Голос его сорвался, перешел в хрип. Веретенников нервно сглотнул, потер виски и продолжал дальше:
— Я знаю, Евгений Андреевич, как много вы сделали для меня. Потому мне и стыдно перед вами. Вы и сейчас не теряете надежды спасти меня, как спасали два года назад, как спасали и спасаете многих других. Никто больше не стал бы возиться со мной так, как возитесь вы. Кому я нужен такой, кроме матери… — При этих словах, при упоминании матери лицо Веретенникова вдруг болезненно скривилось, и он торопливо поднес руку к глазам. — Черт, нервы… — пробормотал он. — Простите. Да, я знаю, вы не отвернетесь, вы будете меня спасать, даже если я приползу к вам на брюхе, как издыхающая собака. Моя мать говорит: вы — святой человек… — Веретенников опять сделал паузу и судорожно сглотнул. — Наверно, она права. Но у святых есть одна слабость. Вы уж простите меня, Евгений Андреевич, но я скажу. Они наивны. Они верят, будто всем можно помочь. Всем страждущим, всем болящим, всем погрязшим в грехах. Они не допускают мысли, что бывает такое, когда человеку уже нельзя помочь ничем. Ничем! Ваши усилия, Евгений Андреевич, в этот раз напрасны. Не надо зря тратить время. Не надо обманываться. Ничего не выйдет.
Веретенников заметил, что Устинов хотел что-то возразить.
— Погодите, Евгений Андреевич. Я договорю, и вы убедитесь, что я прав. Вот только ответьте мне сначала на один вопрос. Всех ли, кто приходил к вам за помощью, вам удалось спасти?
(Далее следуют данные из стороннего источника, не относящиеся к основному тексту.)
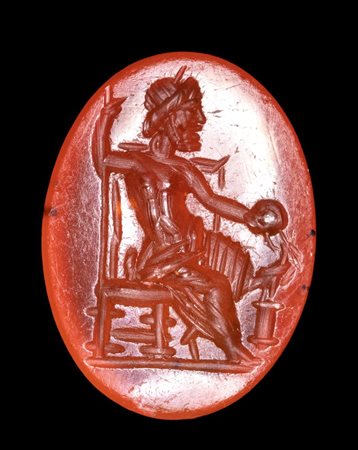 A Roman carnelian intaglio. Seated Zeus.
Или нет, не всех? А?
Устинов шевельнулся в кресле, словно бы укладывая удобнее свою изуродованную руку.
— Нет, — сказал он, хмурясь. — К сожалению, не всех.
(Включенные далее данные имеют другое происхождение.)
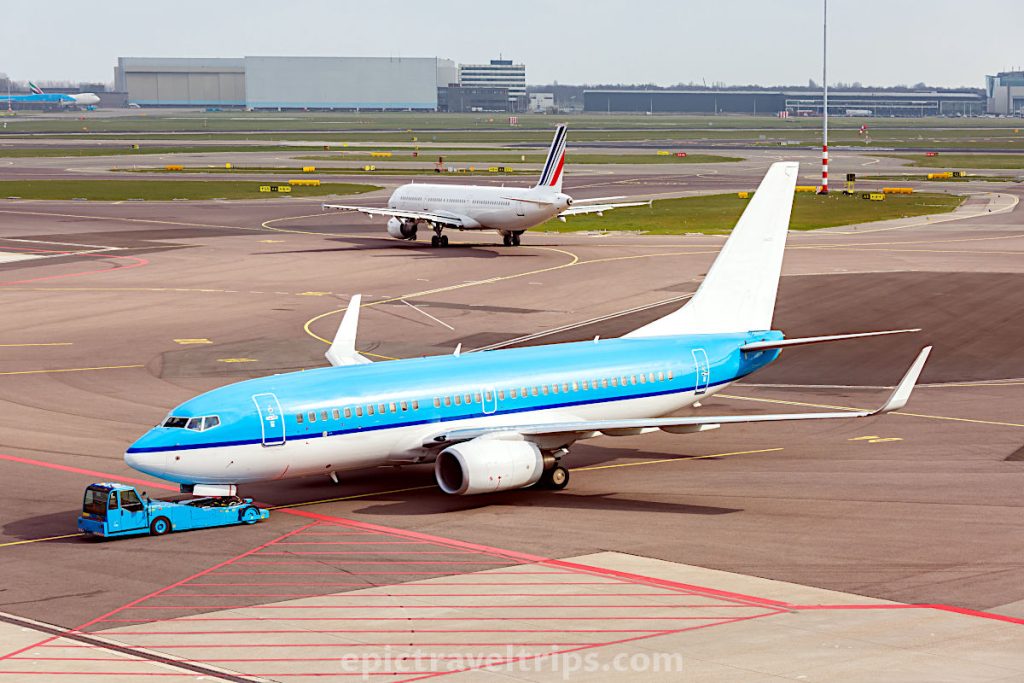 Blue KLM airplane on the runway in The Netherlands.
— Вот видите! — воскликнул Веретенников, словно бы обрадованный этим его ответом. — А почему, почему, скажите, не всех? Почему до девяти человек доходит ваше слово, а до десятого — нет? Почему?! Вы скажете сейчас: разная внушаемость или что-нибудь в этом роде. Чепуха! Это, как говорится, дело техники. Не в этом суть. Причина не в этом. А в чем? Я отвечу вам — в чем! Я знаю.